ZADANIA I ĆWICZENIA:
1) Dlaczego według wpisu o Brisighelli rzeka Lamone przestała w końcu budzić strach? Odpowiedz w jednym do trzech zdań.
2) Który dzień listopada jest we wpisie o Brisighelli poświęcony trufli?
3) Podejmij wpis o Brisighelli i trufli i dopisz jego dalszy ciąg, zaczynając po ostatnim zdaniu.

FRAGMENT DOKUMENTU:
↓
O stałych elementach włoskiego życia, czyli o tym co daje radość

poniedziałek, listopada 18, 2019


Brisighella - jedno z moich ulubionych miasteczek w naszej okolicy. 
Trufla - jeden z moich ulubionych smaków. 
Lokalna sagra - jeden z ulubionych elementów włoskiego życia. 

I tak oto jak co roku - Quattro sagre per tre colli w Brisighelli - i trzecia niedziela listopada dedykowana - Jej Wysokości Trufli! 



Po nocy ulew, pogoda się uspokoiła i dzień zrobił się przyjemny i słoneczny. 
Niestety skutki nocnych opadów były opłakane nie tylko w Wenecji. Florencja drżała na widok skotłowanej, burej wody Arno, w Mugello z brzegów wystąpiło Sieve, jeszcze gorsza sytuacja była pod Bolonią, gdzie niestety wzmocnienia nie wytrzymały, dramatycznie również w Bobbio... I tak można wyliczać. Lamone się zburzyło, skotłowało, spuchło, ale potem na szczęście opadło i już więcej strachu nie napędzało. Padać ma jeszcze jurto, a potem wreszcie idzie do nas słońce.
↑
MATERIAŁ:
↓
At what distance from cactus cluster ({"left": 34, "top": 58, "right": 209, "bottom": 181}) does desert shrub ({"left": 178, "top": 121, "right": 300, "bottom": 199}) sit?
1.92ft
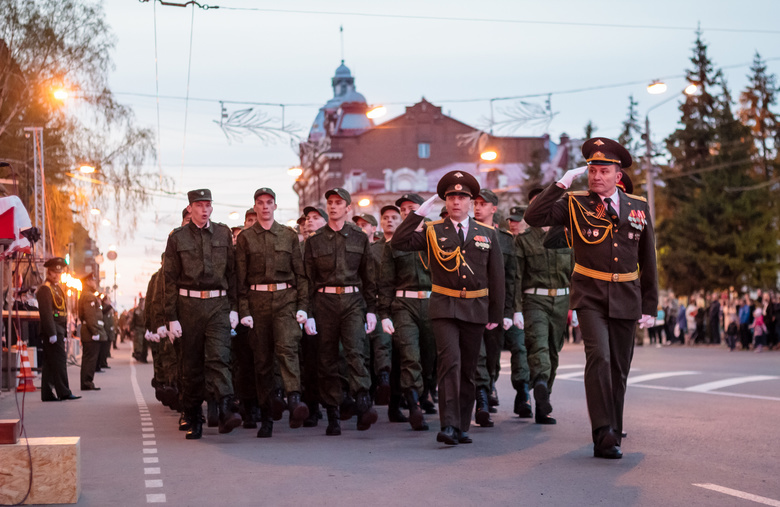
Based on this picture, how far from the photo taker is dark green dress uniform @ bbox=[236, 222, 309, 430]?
11805 mm

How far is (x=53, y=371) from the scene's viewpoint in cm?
1845

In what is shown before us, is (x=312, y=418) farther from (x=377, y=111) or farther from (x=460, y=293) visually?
(x=377, y=111)

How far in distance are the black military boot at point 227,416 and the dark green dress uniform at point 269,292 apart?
41 centimetres

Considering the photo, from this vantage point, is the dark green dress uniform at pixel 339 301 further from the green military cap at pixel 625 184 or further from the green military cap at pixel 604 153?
the green military cap at pixel 604 153

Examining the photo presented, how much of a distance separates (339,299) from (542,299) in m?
2.21

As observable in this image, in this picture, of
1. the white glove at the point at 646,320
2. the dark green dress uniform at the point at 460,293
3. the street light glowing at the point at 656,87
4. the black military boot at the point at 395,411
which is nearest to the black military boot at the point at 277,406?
the black military boot at the point at 395,411

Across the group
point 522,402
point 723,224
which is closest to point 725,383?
point 522,402

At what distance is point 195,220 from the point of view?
38.6ft

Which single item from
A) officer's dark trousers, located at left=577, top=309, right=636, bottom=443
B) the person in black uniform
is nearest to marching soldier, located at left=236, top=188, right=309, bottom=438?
officer's dark trousers, located at left=577, top=309, right=636, bottom=443

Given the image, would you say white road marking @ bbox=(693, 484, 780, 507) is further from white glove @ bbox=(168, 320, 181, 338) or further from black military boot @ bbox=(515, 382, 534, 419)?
white glove @ bbox=(168, 320, 181, 338)

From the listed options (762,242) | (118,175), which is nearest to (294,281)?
(118,175)

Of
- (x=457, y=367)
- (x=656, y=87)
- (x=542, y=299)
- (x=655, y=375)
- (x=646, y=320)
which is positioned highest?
(x=656, y=87)

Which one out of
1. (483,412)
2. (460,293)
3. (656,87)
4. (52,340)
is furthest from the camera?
(656,87)

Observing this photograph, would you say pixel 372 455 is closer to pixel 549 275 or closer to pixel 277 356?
pixel 277 356
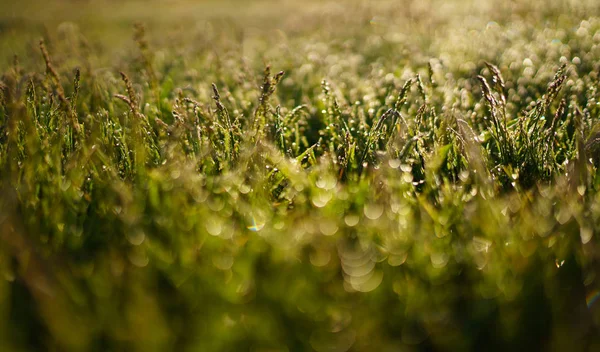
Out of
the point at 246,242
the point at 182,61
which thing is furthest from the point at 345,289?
the point at 182,61

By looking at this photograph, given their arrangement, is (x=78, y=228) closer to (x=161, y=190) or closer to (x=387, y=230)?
(x=161, y=190)

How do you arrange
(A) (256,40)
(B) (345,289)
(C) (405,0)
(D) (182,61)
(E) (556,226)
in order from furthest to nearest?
(A) (256,40)
(C) (405,0)
(D) (182,61)
(E) (556,226)
(B) (345,289)

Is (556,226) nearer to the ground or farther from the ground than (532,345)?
farther from the ground

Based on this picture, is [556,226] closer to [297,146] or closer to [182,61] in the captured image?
[297,146]

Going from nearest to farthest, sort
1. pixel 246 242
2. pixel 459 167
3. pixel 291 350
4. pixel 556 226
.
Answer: pixel 291 350 → pixel 556 226 → pixel 246 242 → pixel 459 167

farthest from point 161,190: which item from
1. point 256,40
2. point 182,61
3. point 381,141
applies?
point 256,40

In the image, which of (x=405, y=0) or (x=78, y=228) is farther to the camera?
(x=405, y=0)

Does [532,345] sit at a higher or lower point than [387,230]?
lower

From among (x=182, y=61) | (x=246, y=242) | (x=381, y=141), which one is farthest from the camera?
(x=182, y=61)

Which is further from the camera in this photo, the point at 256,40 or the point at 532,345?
the point at 256,40
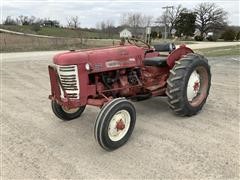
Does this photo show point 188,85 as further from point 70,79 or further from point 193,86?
point 70,79

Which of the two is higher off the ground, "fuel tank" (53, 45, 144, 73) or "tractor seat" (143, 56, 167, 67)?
"fuel tank" (53, 45, 144, 73)

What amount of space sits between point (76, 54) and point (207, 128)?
2.22 metres

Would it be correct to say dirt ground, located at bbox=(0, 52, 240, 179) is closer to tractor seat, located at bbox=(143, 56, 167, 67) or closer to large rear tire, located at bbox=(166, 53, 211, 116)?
large rear tire, located at bbox=(166, 53, 211, 116)

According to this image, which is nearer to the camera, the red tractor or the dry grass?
the red tractor

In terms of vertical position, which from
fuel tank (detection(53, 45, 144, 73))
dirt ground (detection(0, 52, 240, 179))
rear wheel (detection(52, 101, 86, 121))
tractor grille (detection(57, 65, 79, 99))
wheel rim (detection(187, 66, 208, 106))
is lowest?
dirt ground (detection(0, 52, 240, 179))

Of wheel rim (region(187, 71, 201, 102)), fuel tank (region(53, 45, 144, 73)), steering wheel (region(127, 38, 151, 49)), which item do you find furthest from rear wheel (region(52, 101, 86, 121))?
wheel rim (region(187, 71, 201, 102))

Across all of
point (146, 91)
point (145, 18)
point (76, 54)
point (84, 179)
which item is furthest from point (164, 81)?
point (145, 18)

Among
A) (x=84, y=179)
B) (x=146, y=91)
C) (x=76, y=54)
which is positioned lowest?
(x=84, y=179)

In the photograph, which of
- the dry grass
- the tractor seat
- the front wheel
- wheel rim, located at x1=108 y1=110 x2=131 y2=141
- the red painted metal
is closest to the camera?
the front wheel

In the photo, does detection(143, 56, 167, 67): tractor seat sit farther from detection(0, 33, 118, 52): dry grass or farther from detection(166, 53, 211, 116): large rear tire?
detection(0, 33, 118, 52): dry grass

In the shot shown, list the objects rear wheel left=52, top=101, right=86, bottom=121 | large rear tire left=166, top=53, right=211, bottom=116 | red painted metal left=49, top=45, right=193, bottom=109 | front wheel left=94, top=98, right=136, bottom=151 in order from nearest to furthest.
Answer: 1. front wheel left=94, top=98, right=136, bottom=151
2. red painted metal left=49, top=45, right=193, bottom=109
3. large rear tire left=166, top=53, right=211, bottom=116
4. rear wheel left=52, top=101, right=86, bottom=121

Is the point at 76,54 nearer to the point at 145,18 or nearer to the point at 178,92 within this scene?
the point at 178,92

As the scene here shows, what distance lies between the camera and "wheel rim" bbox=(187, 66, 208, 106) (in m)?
5.34

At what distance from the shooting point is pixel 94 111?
18.8 feet
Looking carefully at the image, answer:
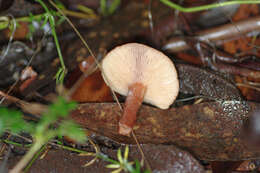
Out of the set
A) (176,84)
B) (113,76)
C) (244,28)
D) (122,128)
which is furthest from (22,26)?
(244,28)

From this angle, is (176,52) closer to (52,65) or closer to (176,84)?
(176,84)

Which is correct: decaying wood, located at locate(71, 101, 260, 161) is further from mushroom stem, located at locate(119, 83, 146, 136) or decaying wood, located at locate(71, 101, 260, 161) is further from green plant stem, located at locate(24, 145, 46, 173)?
green plant stem, located at locate(24, 145, 46, 173)

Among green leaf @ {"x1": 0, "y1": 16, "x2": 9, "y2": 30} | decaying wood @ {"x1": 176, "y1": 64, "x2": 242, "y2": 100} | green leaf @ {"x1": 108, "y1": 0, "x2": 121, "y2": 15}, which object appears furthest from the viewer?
green leaf @ {"x1": 108, "y1": 0, "x2": 121, "y2": 15}

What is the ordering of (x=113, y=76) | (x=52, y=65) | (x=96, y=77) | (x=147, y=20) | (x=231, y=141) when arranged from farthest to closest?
↑
W ODPOWIEDZI:
1) Po nocnych ulewach Lamone się wzburzyła i spuchła, ale potem na szczęście opadła. Dlatego nie napędzała już więcej strachu.

2) Trzecia niedziela listopada.

3)
Festa w Brisighelli była dodatkowym pretekstem do wyjścia z domu. Wieczorem i tak jechaliśmy do Faenzy na Tomka spotkanie klasowe, a to przecież wszystko po drodze. Jak to mówią Włosi - una fava e due piccioni - odpowiednik naszego powiedzenia "dwie pieczenie przy jednym ogniu". 

Po tylu latach opowiadania i pokazywania co na takich festach można zjeść, kupić, zobaczyć, trudno napisać mi coś nowego, odkrywczego. Że trufle, oliwa, wino, miody, kiełbaski, sery, że muzyka, że ludzie, że wesoło, że stragany ze skarpetami, rękodziełem, kapotami... 
Cudnie - jednym słowem i trudno sobie w ogóle włoskie życie bez tych elementów wyobrazić. A ludzi było tyle, że znalezienie miejsca okazało się prawdziwym wyzwaniem. 


Spotkanie klasowe też było przemiłe i dało okazję do poznania rodziców i dzieciaków - niektórych bliżej, innych przynajmniej z twarzy. To było dobre zakończenie udanej niedzieli. Niedzieli, którą wypełniło smakowanie, gotowanie i uśmiech...


A dziś?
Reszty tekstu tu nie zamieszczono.